● **DIRECTIVE**: Copy the items below word for word, beginning at the line that has "In terms of" and stopping at the end of the items, both ends included.

● **INFORMATION SUPPLIED**:
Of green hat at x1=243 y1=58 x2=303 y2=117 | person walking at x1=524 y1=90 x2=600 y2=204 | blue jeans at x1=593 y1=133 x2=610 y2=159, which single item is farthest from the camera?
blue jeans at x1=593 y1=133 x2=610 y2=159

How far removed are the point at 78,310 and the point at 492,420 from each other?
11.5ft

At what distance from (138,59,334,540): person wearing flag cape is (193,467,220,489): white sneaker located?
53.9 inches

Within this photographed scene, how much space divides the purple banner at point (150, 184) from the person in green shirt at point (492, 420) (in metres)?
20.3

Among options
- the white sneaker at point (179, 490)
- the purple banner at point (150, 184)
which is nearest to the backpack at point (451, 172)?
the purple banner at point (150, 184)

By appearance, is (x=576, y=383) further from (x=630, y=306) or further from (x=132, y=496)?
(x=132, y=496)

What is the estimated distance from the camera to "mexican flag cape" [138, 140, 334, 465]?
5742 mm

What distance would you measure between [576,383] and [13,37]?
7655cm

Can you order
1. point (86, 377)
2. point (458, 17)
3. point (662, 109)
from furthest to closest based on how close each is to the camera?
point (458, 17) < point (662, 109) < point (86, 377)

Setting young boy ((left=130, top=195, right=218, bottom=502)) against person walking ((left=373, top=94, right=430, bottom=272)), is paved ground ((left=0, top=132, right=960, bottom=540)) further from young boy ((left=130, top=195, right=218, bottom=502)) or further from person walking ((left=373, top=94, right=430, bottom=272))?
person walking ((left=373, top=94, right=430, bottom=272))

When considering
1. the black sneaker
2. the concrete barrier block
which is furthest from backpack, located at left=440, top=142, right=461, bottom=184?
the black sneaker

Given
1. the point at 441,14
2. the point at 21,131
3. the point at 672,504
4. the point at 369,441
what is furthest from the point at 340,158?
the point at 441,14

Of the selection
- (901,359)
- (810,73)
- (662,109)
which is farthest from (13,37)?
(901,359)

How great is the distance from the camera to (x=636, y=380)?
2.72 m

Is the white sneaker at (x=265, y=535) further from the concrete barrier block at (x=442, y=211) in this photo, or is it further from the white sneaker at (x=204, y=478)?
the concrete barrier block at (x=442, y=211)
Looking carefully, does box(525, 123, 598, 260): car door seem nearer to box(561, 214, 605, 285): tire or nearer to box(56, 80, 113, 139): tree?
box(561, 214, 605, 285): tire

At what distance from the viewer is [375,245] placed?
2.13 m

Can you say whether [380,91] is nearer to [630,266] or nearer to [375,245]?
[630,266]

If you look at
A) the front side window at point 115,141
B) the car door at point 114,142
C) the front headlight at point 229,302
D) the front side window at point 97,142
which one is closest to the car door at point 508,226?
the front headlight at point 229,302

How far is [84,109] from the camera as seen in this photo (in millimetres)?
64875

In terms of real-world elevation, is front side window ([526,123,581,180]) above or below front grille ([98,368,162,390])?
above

● **ANSWER IN FULL**:
In terms of real-world elevation, is front side window ([526,123,581,180]) above or below front grille ([98,368,162,390])?
above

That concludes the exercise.